Foto: Foto: Annelize Tozetto
Estreou neste dia 26 de março, na Mostra Lúcia Camargo do 33° Festival de Curitiba, a peça Daqui Ninguém Sai do TCP (Teatro de Comédia do Paraná) dirigida por Nena Inoue, com dramaturgia de Henrique Fontes. Com o elenco da peça selecionado por um edital público em janeiro deste ano, a obra prometia levar ao palco uma homenagem ao autor curitibano Dalton Trevisan.
Antes mesmo de chegar ao público, o espetáculo ganhou a imagem de um processo bastante intenso e turbulento, com um texto de aproximadamente 27 versões. Uma informação curiosa que, pode-se dizer, repercutiu em cena. Com grandes talentos no palco, que sustentaram a atenção da plateia por aproximadamente duas horas, a dramaturgia parecia feita de recortes que não se conectavam entre si e não traziam profundidade aos temas.
Entre esboços de comédia, musical, drama, e apelo sensual, as cenas pareceram esquecer a “curitibanice” tão presente e importante nas obras de Dalton e trouxeram um misto entre momentos rasos e outros tão intensos que no contexto pareceram exagerados: especialmente nas cenas de sexo e nudez. É claro que poderia-se, sim, esperar tais abordagens em contos Daltonianos, mas na narrativa que se construiu (ou não se construiu), uma cena extremamente longa de relação sexual e uma atriz deixando seus peitos a mostra me soou completamente forçado e sem propósito (mesmo que em encenações muito bem feitas).
O mesmo posso dizer da entrada da peça, que aconteceu pela garagem do teatro Guairinha, prometendo uma surpresa por fugir do convencional.
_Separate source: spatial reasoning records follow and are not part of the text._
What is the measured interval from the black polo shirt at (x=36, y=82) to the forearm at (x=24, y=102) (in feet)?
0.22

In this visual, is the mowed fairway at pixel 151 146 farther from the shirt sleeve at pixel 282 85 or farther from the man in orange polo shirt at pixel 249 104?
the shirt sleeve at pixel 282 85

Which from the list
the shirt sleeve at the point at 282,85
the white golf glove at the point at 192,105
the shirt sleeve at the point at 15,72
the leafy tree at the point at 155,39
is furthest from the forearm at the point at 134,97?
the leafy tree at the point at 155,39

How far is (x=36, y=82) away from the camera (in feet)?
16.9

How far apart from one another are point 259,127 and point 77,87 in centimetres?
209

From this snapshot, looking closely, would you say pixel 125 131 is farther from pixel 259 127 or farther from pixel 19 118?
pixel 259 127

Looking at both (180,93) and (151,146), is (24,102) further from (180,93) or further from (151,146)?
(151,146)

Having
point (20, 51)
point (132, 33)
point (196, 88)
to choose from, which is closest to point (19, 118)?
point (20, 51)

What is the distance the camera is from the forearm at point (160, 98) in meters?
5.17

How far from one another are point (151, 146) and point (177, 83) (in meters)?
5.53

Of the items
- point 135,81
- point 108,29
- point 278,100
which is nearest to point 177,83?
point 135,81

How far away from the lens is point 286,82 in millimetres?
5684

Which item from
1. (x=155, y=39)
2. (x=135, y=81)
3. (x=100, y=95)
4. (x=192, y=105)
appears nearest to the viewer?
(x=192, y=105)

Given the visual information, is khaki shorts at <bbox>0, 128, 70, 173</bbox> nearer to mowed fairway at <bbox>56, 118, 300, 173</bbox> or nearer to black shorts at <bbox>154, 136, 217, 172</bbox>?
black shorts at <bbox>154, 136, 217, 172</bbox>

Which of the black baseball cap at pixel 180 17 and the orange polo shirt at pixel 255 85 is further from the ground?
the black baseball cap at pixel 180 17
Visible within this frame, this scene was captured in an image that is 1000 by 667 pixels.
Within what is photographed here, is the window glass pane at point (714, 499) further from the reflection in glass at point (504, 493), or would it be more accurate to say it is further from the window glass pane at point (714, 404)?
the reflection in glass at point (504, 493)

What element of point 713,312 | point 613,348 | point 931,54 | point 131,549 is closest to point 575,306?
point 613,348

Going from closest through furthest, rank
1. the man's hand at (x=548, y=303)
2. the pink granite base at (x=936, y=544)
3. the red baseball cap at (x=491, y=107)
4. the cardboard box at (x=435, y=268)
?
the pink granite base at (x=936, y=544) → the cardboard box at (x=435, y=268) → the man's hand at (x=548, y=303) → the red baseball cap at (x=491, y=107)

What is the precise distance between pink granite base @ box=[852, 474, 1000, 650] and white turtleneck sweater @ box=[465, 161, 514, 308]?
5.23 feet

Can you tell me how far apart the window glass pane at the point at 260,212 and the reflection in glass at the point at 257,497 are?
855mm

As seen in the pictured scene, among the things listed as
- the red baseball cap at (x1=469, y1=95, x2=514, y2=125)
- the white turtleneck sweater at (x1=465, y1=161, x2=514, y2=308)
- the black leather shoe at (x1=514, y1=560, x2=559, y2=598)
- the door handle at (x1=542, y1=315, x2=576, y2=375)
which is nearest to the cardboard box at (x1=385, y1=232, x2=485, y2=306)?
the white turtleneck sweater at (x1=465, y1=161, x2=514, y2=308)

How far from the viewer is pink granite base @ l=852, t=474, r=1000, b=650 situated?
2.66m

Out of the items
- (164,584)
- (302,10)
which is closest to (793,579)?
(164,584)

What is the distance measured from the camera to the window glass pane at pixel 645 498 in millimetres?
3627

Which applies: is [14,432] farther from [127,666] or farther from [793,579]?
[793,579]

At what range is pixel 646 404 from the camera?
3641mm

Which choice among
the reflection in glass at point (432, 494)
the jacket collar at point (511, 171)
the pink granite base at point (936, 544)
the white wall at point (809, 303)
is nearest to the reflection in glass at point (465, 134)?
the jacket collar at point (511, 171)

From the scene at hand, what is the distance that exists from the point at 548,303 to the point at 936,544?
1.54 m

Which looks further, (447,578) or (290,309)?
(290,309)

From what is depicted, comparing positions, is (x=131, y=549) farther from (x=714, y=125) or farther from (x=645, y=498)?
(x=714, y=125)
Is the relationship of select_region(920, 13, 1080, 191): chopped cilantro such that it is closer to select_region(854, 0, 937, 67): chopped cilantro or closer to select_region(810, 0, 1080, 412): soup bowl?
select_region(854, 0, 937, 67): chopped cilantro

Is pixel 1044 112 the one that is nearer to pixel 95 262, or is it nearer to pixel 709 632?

A promessa se refletiu em uma experiência rasa e desnecessária da plateia entrando pelo palco, sendo que a acessibilidade também deixou a desejar.
Confesso que nisso tudo me questiono se me senti tocada de alguma forma pelo que assisti, e sinceramente preciso dizer que não. O interesse no autor que eu esperava encontrar me soou como um incômodo, e não daqueles que dá vontade de entender internamente e discutir a respeito. Saí do Teatro me questionando sobre várias incertezas que já me perturbavam, e que vi realmente refletidas ali: a obra de Dalton Trevisan é um assunto delicado. Os próprios curitibanos muitas vezes não tem muito conhecimento a respeito. Será mesmo que a escolha de um dramaturgo de outro estado para homenagear um grande e complexo nome curitibano foi a melhor opção? Teria isso contribuído também para a confusão do processo?
Deixo isso para a reflexão. E volto a falar sobre o elenco, com presenças que conseguiram contornar grande parte das inconstâncias – embora eu também tenha sentido na atuação uma falta de conexão e uma discrepância em diversos momentos. É nítido que há grandes potências no palco, que representam o processo imersivo de pesquisa e trabalho. Destaque para Carol Mascarenhas e Wenry Bueno que arrancaram diversas risadas da plateia, e Lais Cristina que declarou não ter tido muito contato com Dalton Trevisan anteriormente mas claramente debruçou-se nos esforços de entender o que precisava transmitir. Mas trago a provocação de alguns talentos gigantes que senti não terem tido o espaço que mereciam e precisavam ter. Queria muito ter visto mais de Paula Roque e Trava da Fronteira, e da potência que representam na diversidade.
Por fim, digo que é bom ter o TCP na ativa novamente e que há muito a ser trabalhado para projetos futuros ou mesmo para as próximas apresentações de Daqui Ninguém Sai. Que a curiosidade ou a admiração por Dalton Trevisan continue levando mais pessoas ao teatro e histórias para as cenas, mas que de alguma forma seja possível fortalecer ainda mais a importância do autor para o cenário cultural, e a vasta gama de talentos locais que temos na terra do grande Festival de Curitiba.